Association of Obesity With In-Hospital Mortality of Cardiogenic Shock Complicating Acute Myocardial Infarction.
Am J Cardiol. 2017 Mar 01;:
Authors: Chatterjee K, Gupta T, Goyal A, Kolte D, Khera S, Shanbhag A, Patel K, Villablanca P, Agarwal N, Aronow WS, Menegus MA, Fonarow GC, Bhatt DL, Garcia MJ, Meena NK
Several previous studies have shown obesity to be counterintuitively associated with more favorable mortality in patients with acute myocardial infarction (AMI); however, the association of obesity with in-hospital mortality of cardiogenic shock complicating AMI has not been previously examined. We queried the 2004 to 2013 National Inpatient Sample databases to identify all patients ≥18 years hospitalized with the principal diagnosis of AMI. Multivariable regression models adjusting for demographics, hospital characteristics, and co-morbidities were used to examine differences in incidence and in-hospital mortality of cardiogenic shock complicating AMI between obese and nonobese patients. Of 6,097,817 patients with AMI, 290,894 (4.8%) had cardiogenic shock. There was no difference in risk-adjusted incidence of cardiogenic shock between obese and nonobese patients (adjusted odds ratio 1.00, 95% CI 0.98 to 1.01; p = 0.46).

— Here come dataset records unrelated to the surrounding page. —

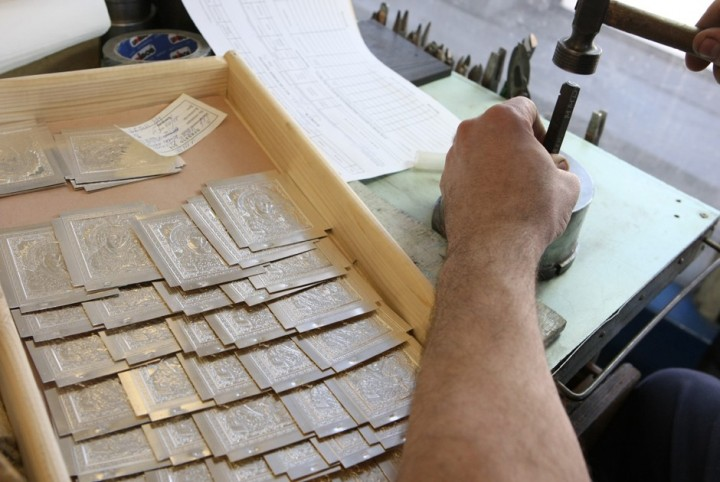 Как делают деньги на монетном дворе (16)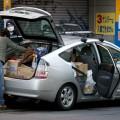 燃費の良いプリウスで被災地に物資を届ける(震災直後)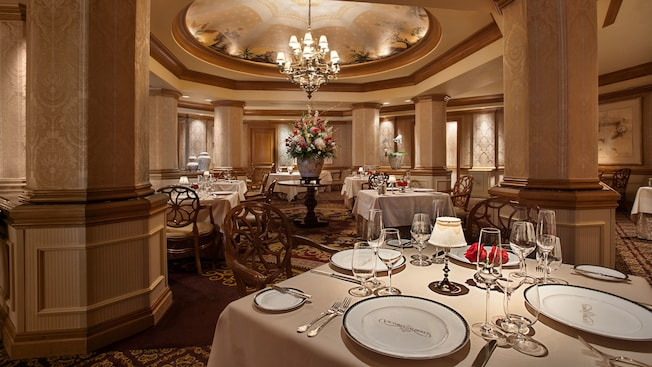 Victoria and Albert's signature dining at Walt Disney World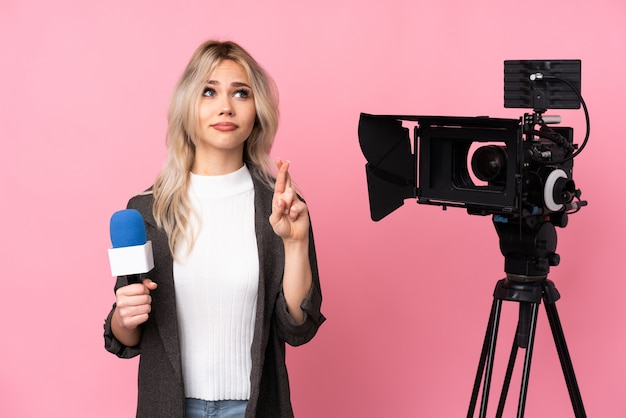Repórter mulher sobre parede isolada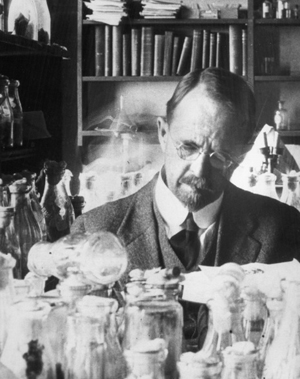 Thomas Hunt Morgan in the fly room at Columbia University.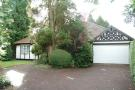 3 bed Detached Bungalow in Worlds End Lane...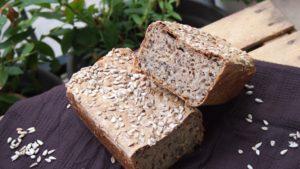 chleb mieszany na miodzie ze słonecznikiem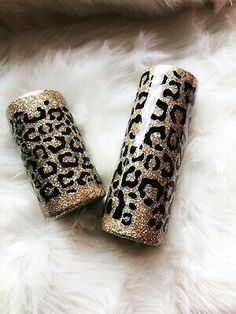 Diy Tumblers, Tumblers With Lids, Custom Tumblers, Car Window Stickers, Insulated Travel Mugs, Tumbler Designs, Silhouette Cameo Projects, Tumbler Cups, A Boutique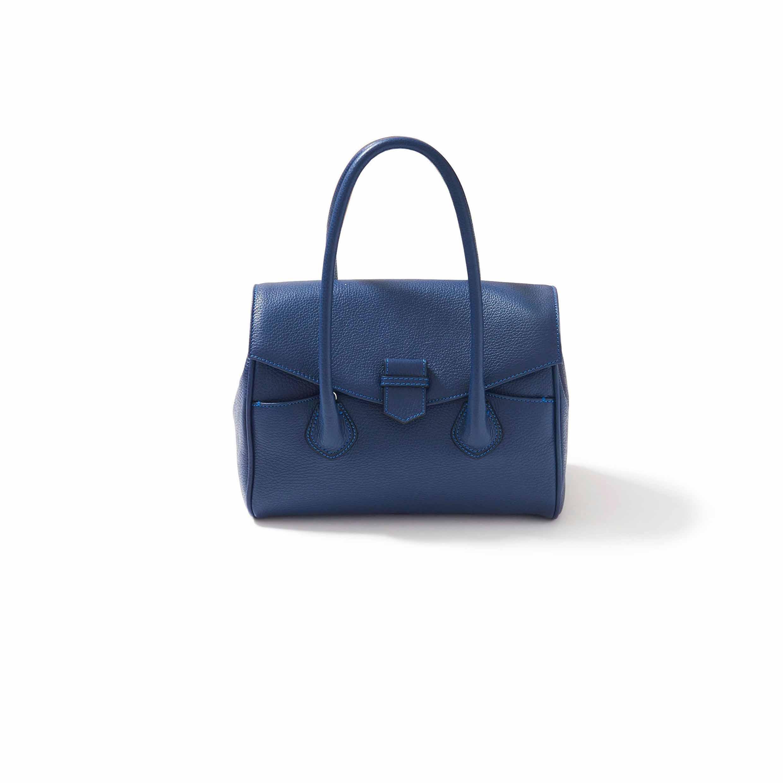 クラシックなムードのネイビーブルーのバッグ
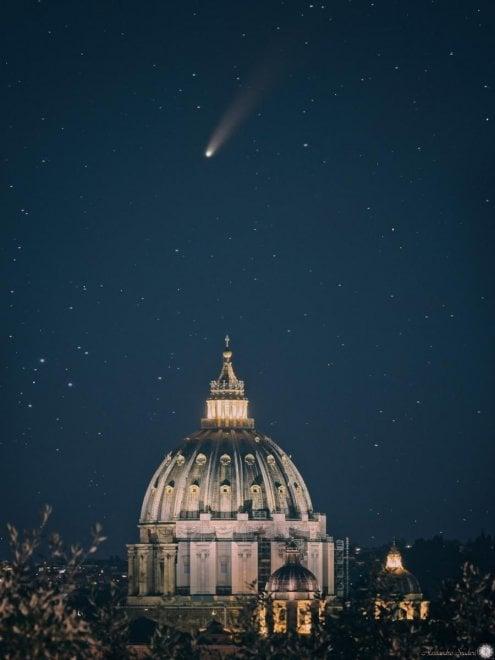 Roma, la cometa Neowise incornicia San Pietro e Trinità dei Monti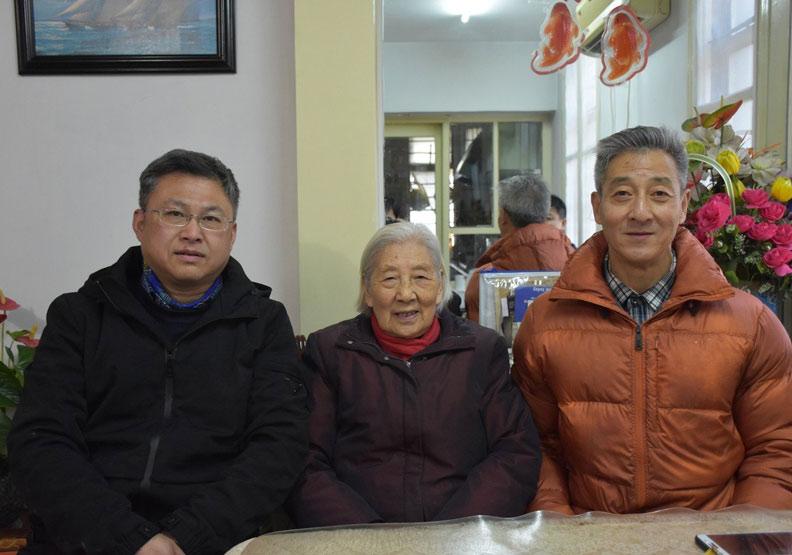 1945年國軍接收台灣衣衫襤褸?她一生直言辯護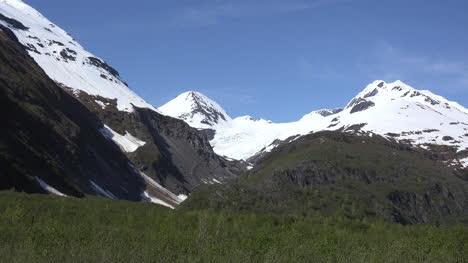 Alaska-Zooms-On-Hanging-Glacier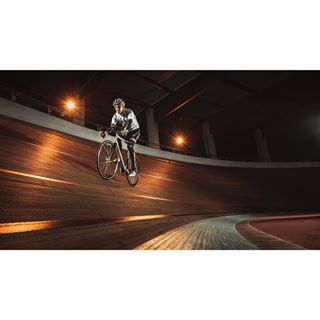 withmytamron sportphotography sporty photoshoot cycling nightshoot photooftheday racebike athlete colognegermany fahrradliebe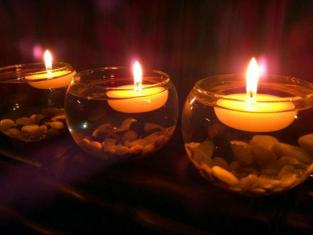 floating tealights candles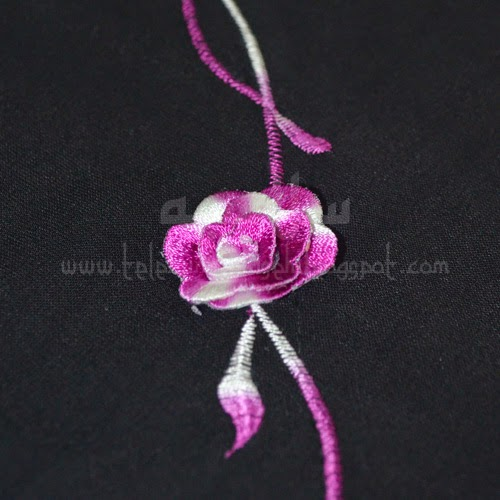 Telekung Vietnam tanah hitam, bunga ungu putih sulam bunga timbul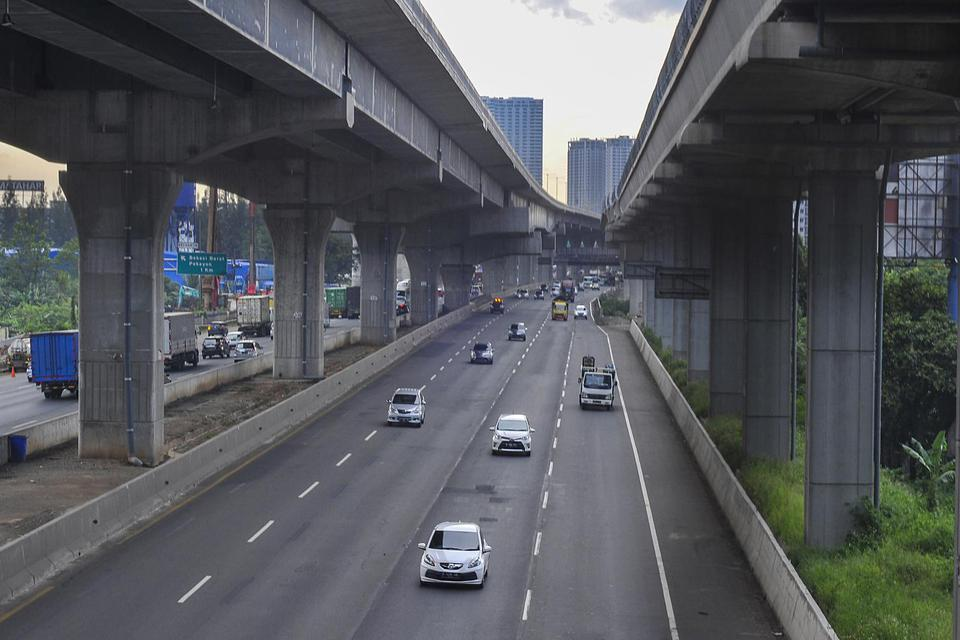 Ilustrasi, arus lalu lintas Jalan Tol Jakarta-Cikampek. Pemerintah mengimbau masyarakat yang sudah berada di daerah tidak kembali lagi ke Jakarta.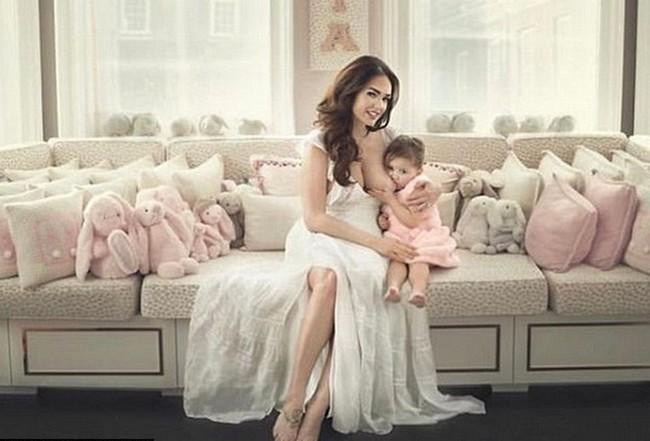 Tamara Ecclestone Tamara Ecclestone Breastfeeding Her Daughter Sophia (2 Pics)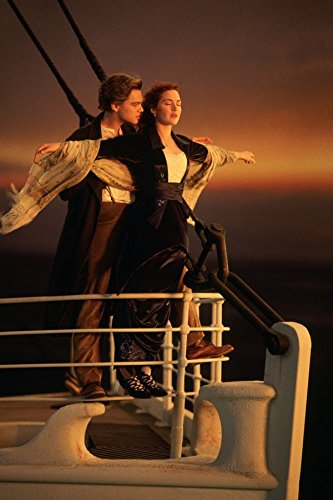 makeuseof A136 Titanic - Jack and Rose Hug in the bow Poster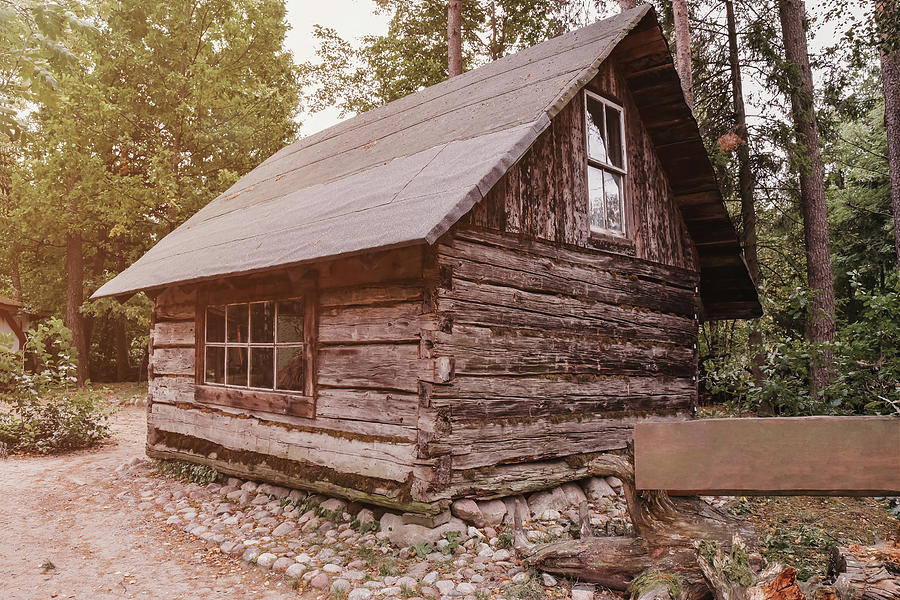 Erdő mélyén 2-abandoned-old-wooden-house-cabin-in-the-woods-robert-chlopas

Of the patients with cardiogenic shock complicating AMI, 8.9% had a documented diagnosis of obesity. Obese patients were on average 6 years younger and had higher prevalence of most cardiovascular co-morbidities. Obese patients were more likely to receive revascularization (73.0% vs 63.4%, p <0.001) and had lower risk-adjusted in-hospital mortality compared with nonobese patients (28.2% vs 36.5%; adjusted odds ratio 0.89, 95% CI 0.86 to 0.92; p <0.001). Similar findings were seen in subgroups of patients with cardiogenic shock complicating ST elevation or non-ST elevation MI. In conclusion, this large retrospective analysis of a nationwide cohort of patients with cardiogenic shock complicating AMI demonstrated that obese patients were younger, more likely to receive revascularization, and had modestly lower risk-adjusted in-hospital mortality compared with nonobese patients.